Kutipan Halaman:
----------

Kamis, 07 April 2022

[INSPIRASI RAMADHAN - 7] Kisah Abu Qilabah, Sahabat Nabi Muhammad SAW yang Terakhir Wafat

Salah seorang yang dekat dengan Nabi Muhammad SAW adalah Abu Qilabah. Selain empat sahabat Nabi, yakni Abu Bakar As Shidiq, Uman bin Khattab, Ustman bin Affan, dan Thalhah bin Ubaidillah, sosok Abu Qilabah merupakan seorang lelaki yang terakhir kali wafat.

Bernama lengkap Abdullah bin Zaid al-Jarmi, sepanjang hidupnya dikenal sebagai ahli ibadah. Kisah kematiannya dituturkan oleh Abdullah bin Muhammad, seperti dirangkum sebagai berikut.

Ketika terjadi suatu peperangan di daerah Syam, Abdullah yang merupakan prajurit Muslim terlepas dari rombongan dan terdampar di sebuah tanah lapang dekat pesisir. Kian hari, bekal makanannya semakin menipis, di saat dirinya tidak tahu harus ke mana. Hingga akhirnya, dia melihat satu tenda yang berdiri di atas tanah lapang.

Tanpa pikir panjang, Abdullah menghampiri tenda yang tampak kumuh itu. Dia mendapati seorang pria tua yang tidak memiliki kedua tangan dan kaki. Abdullah juga menyadari bahwa pendengaran orang tersebut tidak normal, mata rabun, dan hanya lidah yang masih bisa berbicara.

----------

Baris Data:

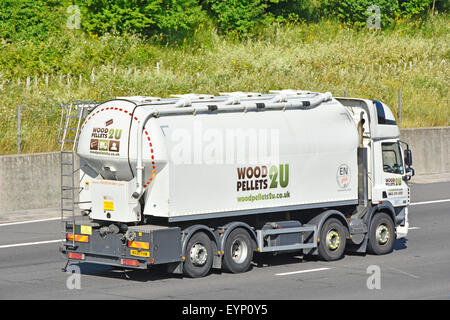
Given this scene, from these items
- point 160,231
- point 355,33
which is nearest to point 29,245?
point 160,231

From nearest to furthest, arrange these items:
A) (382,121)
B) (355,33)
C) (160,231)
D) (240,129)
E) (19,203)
Answer: 1. (160,231)
2. (240,129)
3. (382,121)
4. (19,203)
5. (355,33)

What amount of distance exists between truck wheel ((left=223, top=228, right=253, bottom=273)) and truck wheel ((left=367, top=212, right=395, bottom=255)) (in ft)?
10.4

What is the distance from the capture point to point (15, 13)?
35.7 meters

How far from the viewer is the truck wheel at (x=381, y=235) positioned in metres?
19.6

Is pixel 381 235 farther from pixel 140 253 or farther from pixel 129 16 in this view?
pixel 129 16

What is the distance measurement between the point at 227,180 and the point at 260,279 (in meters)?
1.84

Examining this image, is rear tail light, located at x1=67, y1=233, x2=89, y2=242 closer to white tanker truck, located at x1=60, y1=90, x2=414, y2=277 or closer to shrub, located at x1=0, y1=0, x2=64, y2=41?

----------

Tugas Latihan A: Menurut kutipan halaman tentang kisah Abu Qilabah, siapakah nama lengkap Abu Qilabah?
Tugas Latihan B: Cetaklah kembali secara persis baris-baris entri mulai dari baris yang memuat "Is pixel 381" sampai baris terakhir entri, termasuk kedua baris batas tersebut.

Jawaban Tertulis A: Abdullah bin Zaid al-Jarmi.

Jawaban Tertulis B:
Is pixel 381 235 farther from pixel 140 253 or farther from pixel 129 16 in this view?
pixel 129 16

What is the distance measurement between the point at 227,180 and the point at 260,279 (in meters)?
1.84

Examining this image, is rear tail light, located at x1=67, y1=233, x2=89, y2=242 closer to white tanker truck, located at x1=60, y1=90, x2=414, y2=277 or closer to shrub, located at x1=0, y1=0, x2=64, y2=41?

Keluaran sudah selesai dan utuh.